Asked whether it's a legacy project, Spielberg said he doesn't think of it as one. "I think of it as sort of a mandatory project," he said.

"Has hate become a new normal?" Strassmann asked. 

"No," Spielberg said. "I think hate is the constant abnormal."

Spielberg's co-executive producer is Alex Gibney, the Oscar-winning documentarian.

"One of the first things we thought about was finding hate detectives – people who are not presenters, who are not lecturers, but people who would explore," Gibney said.

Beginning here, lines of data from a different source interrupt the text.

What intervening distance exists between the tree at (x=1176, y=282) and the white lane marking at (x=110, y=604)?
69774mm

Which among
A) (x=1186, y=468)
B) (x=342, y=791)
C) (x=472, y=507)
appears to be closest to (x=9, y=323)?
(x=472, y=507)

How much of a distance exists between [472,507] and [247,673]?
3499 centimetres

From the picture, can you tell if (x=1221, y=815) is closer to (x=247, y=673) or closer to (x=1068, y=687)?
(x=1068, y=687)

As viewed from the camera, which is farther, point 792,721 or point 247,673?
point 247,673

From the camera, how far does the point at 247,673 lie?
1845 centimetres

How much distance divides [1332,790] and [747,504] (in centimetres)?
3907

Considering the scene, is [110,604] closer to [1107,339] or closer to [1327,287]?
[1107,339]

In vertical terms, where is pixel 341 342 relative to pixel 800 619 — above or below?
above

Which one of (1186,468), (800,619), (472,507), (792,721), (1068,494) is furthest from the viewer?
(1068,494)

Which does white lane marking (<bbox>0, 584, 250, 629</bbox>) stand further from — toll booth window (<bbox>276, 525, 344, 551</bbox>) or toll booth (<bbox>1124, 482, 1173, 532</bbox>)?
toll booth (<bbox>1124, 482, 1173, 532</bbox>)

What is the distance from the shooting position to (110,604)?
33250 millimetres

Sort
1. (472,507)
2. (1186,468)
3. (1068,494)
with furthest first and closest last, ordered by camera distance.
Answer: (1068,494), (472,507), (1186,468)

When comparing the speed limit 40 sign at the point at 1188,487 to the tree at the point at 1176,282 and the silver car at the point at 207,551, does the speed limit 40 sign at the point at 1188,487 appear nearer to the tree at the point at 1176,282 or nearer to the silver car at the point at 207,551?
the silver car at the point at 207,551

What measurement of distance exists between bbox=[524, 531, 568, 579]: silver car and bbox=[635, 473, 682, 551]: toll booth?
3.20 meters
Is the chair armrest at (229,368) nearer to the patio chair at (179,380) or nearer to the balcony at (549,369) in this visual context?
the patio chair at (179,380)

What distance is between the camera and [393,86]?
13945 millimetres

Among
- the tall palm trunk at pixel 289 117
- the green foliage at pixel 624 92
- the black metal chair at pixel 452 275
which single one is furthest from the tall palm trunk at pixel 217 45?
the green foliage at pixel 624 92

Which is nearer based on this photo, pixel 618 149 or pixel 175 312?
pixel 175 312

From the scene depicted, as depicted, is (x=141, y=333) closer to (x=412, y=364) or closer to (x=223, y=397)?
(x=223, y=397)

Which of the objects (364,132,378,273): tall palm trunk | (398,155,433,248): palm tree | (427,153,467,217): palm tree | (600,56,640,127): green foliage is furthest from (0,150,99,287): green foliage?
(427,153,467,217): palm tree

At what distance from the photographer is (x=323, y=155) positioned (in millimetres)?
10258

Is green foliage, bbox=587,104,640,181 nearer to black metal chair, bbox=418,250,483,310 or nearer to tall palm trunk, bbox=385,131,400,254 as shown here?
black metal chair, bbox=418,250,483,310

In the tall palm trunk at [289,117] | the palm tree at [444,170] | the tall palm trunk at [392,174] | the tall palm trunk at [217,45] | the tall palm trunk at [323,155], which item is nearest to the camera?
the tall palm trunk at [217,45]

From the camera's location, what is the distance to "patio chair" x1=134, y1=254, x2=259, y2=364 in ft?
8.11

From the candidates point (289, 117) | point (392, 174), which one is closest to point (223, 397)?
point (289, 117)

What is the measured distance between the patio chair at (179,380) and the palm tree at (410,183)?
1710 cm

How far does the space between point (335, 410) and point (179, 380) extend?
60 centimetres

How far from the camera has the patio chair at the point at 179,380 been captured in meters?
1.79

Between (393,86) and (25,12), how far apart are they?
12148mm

Those "hate detectives" begin with a team of cognitive and evolutionary scientists who dig into hate's origins. 

The series searches for answers and brings hate alive with personal stories of haters – and those targeted by hate.

Spielberg said he identified with "what it feels like to be bullied, which I was as an elementary school and high school student for a while."

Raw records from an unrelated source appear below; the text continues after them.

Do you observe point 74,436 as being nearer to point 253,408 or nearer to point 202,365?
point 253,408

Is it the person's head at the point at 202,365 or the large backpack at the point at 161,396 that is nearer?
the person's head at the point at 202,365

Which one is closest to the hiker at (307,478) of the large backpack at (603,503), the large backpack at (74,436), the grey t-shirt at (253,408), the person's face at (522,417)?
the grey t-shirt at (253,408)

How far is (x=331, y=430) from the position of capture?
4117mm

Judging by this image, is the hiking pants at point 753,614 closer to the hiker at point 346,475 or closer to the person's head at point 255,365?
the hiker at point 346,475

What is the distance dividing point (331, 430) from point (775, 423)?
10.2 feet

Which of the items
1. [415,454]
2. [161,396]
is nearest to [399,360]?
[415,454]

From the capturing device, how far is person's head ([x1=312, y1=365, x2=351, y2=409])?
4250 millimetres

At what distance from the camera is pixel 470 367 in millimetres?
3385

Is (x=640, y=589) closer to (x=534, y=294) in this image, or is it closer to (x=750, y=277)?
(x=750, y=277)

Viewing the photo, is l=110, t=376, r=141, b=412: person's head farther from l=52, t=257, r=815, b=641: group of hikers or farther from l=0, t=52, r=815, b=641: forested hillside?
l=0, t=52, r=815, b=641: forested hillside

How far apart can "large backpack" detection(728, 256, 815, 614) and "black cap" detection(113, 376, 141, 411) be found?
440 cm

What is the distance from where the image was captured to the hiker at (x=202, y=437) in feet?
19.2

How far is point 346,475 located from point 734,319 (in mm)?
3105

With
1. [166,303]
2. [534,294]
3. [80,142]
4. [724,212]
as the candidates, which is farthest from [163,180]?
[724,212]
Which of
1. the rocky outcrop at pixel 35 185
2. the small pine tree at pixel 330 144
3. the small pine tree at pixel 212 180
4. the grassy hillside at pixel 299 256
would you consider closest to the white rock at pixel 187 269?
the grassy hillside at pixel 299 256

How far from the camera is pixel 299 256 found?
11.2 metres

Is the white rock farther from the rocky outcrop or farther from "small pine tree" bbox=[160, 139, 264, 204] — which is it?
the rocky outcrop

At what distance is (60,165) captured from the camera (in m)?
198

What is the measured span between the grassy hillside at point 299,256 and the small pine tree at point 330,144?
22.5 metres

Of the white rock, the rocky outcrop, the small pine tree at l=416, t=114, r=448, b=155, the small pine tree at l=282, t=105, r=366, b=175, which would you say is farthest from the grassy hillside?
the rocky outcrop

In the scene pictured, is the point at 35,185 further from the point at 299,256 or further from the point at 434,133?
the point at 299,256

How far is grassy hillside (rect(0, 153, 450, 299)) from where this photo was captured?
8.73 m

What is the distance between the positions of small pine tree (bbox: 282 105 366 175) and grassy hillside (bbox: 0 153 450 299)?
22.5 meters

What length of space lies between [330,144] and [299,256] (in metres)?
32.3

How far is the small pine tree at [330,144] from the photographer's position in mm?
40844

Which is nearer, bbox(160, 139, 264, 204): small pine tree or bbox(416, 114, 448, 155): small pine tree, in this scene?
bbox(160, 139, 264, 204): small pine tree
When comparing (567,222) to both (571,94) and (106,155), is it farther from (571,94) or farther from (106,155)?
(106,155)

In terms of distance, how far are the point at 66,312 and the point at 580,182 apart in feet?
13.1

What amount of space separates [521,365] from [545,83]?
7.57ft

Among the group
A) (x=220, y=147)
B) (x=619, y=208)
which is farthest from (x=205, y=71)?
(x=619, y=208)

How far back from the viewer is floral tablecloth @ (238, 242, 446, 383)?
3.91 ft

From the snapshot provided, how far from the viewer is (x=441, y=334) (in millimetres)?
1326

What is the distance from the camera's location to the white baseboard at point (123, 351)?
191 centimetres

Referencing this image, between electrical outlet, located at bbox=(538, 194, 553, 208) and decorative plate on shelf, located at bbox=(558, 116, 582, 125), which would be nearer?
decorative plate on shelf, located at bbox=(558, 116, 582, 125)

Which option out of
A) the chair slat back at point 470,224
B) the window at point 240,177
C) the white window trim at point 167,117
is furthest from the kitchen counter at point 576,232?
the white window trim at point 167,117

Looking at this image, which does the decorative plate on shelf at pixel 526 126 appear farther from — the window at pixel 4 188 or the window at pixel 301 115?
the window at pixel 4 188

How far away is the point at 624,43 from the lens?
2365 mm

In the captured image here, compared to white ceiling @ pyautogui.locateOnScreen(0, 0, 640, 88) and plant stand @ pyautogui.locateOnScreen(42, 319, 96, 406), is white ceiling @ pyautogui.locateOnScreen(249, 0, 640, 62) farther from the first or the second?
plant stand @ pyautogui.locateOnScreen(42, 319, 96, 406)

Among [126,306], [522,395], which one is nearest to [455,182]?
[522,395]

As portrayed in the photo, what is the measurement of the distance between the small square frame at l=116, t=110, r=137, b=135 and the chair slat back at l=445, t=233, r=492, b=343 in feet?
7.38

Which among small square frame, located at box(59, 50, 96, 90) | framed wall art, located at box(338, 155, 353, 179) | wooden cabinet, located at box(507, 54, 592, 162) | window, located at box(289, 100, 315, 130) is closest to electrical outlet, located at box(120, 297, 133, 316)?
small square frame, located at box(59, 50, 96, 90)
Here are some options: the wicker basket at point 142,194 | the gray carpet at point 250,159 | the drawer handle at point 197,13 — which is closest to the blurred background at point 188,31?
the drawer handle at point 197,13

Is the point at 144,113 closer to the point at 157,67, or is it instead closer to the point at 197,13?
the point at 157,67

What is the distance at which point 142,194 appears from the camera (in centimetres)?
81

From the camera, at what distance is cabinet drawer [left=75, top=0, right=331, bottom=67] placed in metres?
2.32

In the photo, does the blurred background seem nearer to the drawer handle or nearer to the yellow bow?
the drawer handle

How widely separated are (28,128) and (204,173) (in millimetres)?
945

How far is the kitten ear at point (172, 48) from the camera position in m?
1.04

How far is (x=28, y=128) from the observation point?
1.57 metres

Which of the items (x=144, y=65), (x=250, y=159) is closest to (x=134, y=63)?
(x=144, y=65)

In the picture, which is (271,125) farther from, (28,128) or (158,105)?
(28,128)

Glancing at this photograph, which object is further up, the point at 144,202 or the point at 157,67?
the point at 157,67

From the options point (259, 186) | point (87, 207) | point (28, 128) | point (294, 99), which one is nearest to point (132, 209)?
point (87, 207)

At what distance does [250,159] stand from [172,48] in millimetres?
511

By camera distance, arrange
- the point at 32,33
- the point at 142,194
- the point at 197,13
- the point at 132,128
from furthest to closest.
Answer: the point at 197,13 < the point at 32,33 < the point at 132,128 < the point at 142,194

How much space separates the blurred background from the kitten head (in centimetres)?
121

Sam Pollard and Geeta Gandbhir co-directed the series.

"I was told that I was different. I've been told to go back to where I came from," Gandbhir said.

"People around the world can watch this series and see some of themselves. And maybe rethink their own attitudes," Pollard added.

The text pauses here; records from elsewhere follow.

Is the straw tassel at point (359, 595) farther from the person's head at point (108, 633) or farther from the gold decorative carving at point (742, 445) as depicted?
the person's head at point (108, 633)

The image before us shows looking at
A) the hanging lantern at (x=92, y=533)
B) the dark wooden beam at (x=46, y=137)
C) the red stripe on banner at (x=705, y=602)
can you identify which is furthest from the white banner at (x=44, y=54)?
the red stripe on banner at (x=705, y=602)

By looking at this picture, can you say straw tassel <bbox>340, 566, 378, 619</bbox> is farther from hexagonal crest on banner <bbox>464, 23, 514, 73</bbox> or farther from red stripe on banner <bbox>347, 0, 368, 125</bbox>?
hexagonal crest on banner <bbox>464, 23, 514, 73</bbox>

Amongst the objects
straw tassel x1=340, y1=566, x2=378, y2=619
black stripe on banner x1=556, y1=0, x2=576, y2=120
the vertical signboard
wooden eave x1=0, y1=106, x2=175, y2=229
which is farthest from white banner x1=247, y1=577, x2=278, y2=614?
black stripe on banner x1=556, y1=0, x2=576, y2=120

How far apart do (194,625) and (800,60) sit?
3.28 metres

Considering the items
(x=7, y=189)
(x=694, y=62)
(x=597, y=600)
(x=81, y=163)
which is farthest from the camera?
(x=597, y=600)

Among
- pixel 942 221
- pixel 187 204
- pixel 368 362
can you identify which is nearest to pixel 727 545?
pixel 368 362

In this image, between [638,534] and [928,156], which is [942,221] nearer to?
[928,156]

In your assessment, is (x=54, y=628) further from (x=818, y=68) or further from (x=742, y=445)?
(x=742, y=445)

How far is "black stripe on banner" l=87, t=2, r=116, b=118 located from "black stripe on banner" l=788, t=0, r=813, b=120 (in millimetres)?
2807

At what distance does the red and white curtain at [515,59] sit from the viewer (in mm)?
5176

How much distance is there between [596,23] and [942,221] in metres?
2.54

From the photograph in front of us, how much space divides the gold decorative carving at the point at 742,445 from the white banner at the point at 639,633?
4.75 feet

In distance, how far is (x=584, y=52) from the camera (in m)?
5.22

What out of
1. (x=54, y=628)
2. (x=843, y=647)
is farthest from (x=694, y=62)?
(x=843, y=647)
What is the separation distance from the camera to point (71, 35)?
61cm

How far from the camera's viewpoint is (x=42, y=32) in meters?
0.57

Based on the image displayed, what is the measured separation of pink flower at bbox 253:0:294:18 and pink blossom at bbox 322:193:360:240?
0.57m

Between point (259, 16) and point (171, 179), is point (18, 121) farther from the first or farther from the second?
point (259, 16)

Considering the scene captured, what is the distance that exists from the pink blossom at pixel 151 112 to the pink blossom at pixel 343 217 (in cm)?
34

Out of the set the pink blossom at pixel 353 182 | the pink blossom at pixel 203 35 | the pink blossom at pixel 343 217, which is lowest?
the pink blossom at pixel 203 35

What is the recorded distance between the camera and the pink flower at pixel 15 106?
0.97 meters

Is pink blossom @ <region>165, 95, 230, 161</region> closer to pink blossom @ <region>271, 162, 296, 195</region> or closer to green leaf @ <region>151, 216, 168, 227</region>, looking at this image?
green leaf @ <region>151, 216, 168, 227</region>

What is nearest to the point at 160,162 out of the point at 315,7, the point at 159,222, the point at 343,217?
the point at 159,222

Take sports. "Why We Hate" explores how rabid rooting for your team can spark tribalism – hatred on a group scale – the same us versus them mindset behind much of the world's misery.  

"Did you say to yourself, you know what, if I'm being honest, I'm kinda guilty of that, too?" Strassmann asked.

"I'm certainly guilty about snap judgments. I'm guilty about impulsive behavior. But some of that has led to interesting movies. So some of that has an application in my life which, I don't want to divest myself of," Spielberg said with a laugh.

Spielberg and Gibney hope people will watch the series as critical thinkers of the world and of ourselves. 

"The human brain is a changeable system. And we can unlearn hate just as quickly as we acquire it," Spielberg said.

"Our hope is our ability as human beings to access the better angels of our nature," Gibney said.